• [PROBLEM STATEMENT]: In the text about responding to hateful Facebook posts, what is the best way to confront lies?

• [DOCUMENT TEXT]:
*** Block opens ***

There is so much hate and blame on Facebook for President Barack Obama, for the poor and for the sick, and a lot of it is actually verbal abuse. How should I respond? I have tried to insert the truth, but I got exhausted. I also realized that my replies were defensive. I feel irritated by what is posted, and that feeds my anger. How do I lovingly respond to a hateful post, especially since most of the time people don’t realize that what they are saying is hateful, racist and part of the blame game?
The best way to confront lies is by acknowledging each one as a teachable moment. And teaching is exhausting, honey! That’s why stories about spiritual teachers always include references to that teacher resting away from the crowds. It’s also why educators need extended breaks away from the classroom to refresh and restore. Instruction, by its nature, demands that we place ourselves in the middle of other people’s resistance.
A good teacher provides a context for growth in the knowledge required to build skills while simultaneously deconstructing stereotypes, piercing illusions and tipping sacred cows. The pushback can be intense and heartbreaking, but when real teaching is engaged, students of any age can develop qualities and capabilities like respect, resilience, compassion and creativity.
The overwhelming hate and misinformation on social media reveals something startling. Many people are committed to powerlessness. Behaving as the victim of a situation (layoffs) or a person (the president) or a group (the poor, those who are ill, a political party) is a symptom of the deep hopelessness spreading across the country. People who have not learned to value their own internal and external resources and accept their limitations will feel angry, hurt or depressed about their lives. A lot of people express those emotions by bullying others, especially online.

*** Block closes ***

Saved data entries
*** Block opens ***

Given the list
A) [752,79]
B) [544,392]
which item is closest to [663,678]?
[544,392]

*** Block closes ***
*** Block opens ***

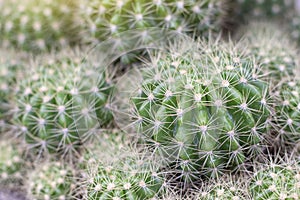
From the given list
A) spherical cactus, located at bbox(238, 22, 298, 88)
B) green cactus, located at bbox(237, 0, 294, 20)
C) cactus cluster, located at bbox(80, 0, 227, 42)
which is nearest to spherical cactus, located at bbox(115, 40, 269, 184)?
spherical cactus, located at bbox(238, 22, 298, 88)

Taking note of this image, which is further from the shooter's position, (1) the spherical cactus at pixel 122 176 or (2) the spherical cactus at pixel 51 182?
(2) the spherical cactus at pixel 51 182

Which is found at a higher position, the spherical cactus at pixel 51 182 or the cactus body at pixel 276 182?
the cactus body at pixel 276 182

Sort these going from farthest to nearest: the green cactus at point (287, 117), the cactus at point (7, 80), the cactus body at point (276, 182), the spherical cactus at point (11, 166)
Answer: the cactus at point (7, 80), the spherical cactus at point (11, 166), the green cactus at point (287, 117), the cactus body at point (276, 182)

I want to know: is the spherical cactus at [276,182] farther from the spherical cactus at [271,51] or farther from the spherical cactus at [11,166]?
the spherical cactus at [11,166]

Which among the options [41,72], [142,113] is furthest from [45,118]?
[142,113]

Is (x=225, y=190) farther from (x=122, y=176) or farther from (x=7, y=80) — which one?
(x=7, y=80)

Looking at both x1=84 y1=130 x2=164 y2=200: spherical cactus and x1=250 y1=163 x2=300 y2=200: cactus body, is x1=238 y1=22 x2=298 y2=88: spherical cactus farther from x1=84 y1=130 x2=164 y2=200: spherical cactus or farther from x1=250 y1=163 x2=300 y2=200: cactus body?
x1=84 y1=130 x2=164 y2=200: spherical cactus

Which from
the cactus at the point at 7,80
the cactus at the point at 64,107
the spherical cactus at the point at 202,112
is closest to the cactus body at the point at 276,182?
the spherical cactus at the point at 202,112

*** Block closes ***
*** Block opens ***

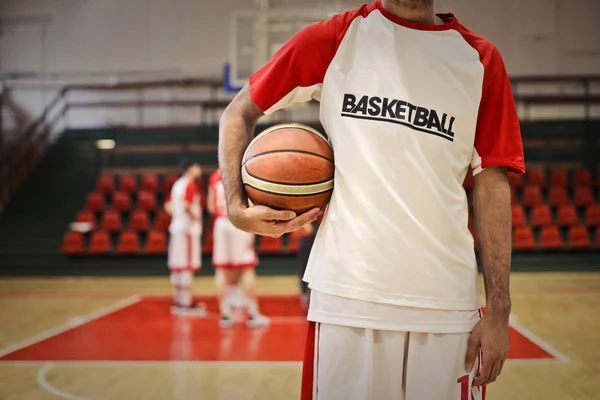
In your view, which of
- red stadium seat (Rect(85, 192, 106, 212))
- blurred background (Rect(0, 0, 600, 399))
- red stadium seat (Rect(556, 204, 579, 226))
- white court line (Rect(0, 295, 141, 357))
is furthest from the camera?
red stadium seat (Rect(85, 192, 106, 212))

*** Block closes ***

• [YOUR RESPONSE]: Acknowledge each one as a teachable moment.